Painting history with your own colors – In search of a parenting modality that belongs to us
By the Psychologist Eleonora Damiani
“The baby is held like this”, “he should fall asleep by himself”, “you don’t have to hold him so much that he gets used to it”, “don’t breastfeed him for too long”, “breastfeed him as much as you can with the breast that forms antibodies”. How many moms and dads heard these phrases when they became parents? And how many have believed or believe that there are rules that universally adapt to every child?
Becoming a parent has pros and cons like all experiences. Every human being, and therefore every child, is unique and inimitable, as are his character, his way of being, his inner experiences and experiences that over time will be assembled inside him like the pieces of a puzzle. The uniqueness of the human being provides that there can be no pre-established rules with which to behave towards him and therefore that the parents or those who have to take care of him can only rely on their abilities and their self-efficacy, understood as the awareness of being able. While not having a ready-made book on how your child “works” can be destabilizing, because it creates an impossibility of controlling events, on the other hand it can represent a resource if we allow our way of being parents to be born and develop, evolving as people.
There is no manual for parenting
The maturity of a parent does not lie in fulfilling an already formed protocol, but in giving himself the opportunity to experiment, putting his humanity at stake.
The voices of others, especially of parents as grandparents, risk echoing in the heads of new fathers and new mothers, if they are anchored to an idea of right and wrong. Allowing the rules of others to invade our mind without setting boundaries leads to the path of devaluation, while having the courage to choose whether to integrate those advice based on their usefulness in one’s personal history makes it increasingly autonomous and mature.

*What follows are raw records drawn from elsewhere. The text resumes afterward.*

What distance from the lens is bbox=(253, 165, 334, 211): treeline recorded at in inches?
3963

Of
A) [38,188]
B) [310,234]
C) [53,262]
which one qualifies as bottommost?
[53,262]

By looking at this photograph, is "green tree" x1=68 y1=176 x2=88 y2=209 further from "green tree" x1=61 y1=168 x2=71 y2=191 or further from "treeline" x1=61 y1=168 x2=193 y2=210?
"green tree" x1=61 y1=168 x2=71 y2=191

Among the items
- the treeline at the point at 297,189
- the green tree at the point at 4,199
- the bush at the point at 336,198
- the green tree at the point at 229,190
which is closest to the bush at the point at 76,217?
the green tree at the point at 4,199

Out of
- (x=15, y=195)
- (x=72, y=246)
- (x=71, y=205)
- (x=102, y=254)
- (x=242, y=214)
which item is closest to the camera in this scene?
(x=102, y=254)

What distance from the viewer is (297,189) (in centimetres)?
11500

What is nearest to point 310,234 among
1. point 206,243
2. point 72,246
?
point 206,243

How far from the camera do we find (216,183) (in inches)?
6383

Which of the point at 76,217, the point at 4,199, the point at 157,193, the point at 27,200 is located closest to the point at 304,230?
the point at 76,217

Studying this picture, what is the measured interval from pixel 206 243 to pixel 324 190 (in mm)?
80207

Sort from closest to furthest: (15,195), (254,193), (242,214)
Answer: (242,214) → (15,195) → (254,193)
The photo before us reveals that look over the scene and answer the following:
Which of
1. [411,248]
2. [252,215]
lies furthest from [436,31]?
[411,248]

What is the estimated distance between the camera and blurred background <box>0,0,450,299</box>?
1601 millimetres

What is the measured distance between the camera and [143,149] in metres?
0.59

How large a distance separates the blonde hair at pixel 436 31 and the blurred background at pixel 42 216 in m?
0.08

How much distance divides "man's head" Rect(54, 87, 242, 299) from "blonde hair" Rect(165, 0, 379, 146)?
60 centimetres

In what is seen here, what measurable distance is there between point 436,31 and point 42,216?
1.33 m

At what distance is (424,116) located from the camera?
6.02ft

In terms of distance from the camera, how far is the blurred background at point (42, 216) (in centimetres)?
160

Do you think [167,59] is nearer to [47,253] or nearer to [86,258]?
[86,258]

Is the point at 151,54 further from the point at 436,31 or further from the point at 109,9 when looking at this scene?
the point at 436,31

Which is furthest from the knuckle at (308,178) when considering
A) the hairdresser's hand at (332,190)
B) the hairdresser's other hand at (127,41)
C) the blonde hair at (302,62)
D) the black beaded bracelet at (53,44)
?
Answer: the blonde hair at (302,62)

Just as no one will be able to be in your place in life, so no one will be in the room with you when your child cries, laughs or gets angry, except the partner you have chosen to have at your side. Strengthening real self-confidence predisposes to greater trust and openness towards the person next to you. Therefore, both as a single parent and as a couple, the first step towards your own well-being and that of the child is to give yourself the trust it deserves.
You learn with experience
Modeling the relationship with your child based on the characteristics of both means having the courage to enter the realm of confusion where there are no predefined rules and start painting a canvas through a technique that can only be learned with experience and listening with your own inner world and that of the child you are responsible for.
Each child that is born is not only a gift as such, but it is also a challenge with himself for the human being who brings him into the world, as only in the search for its own colors will the painting acquire originality.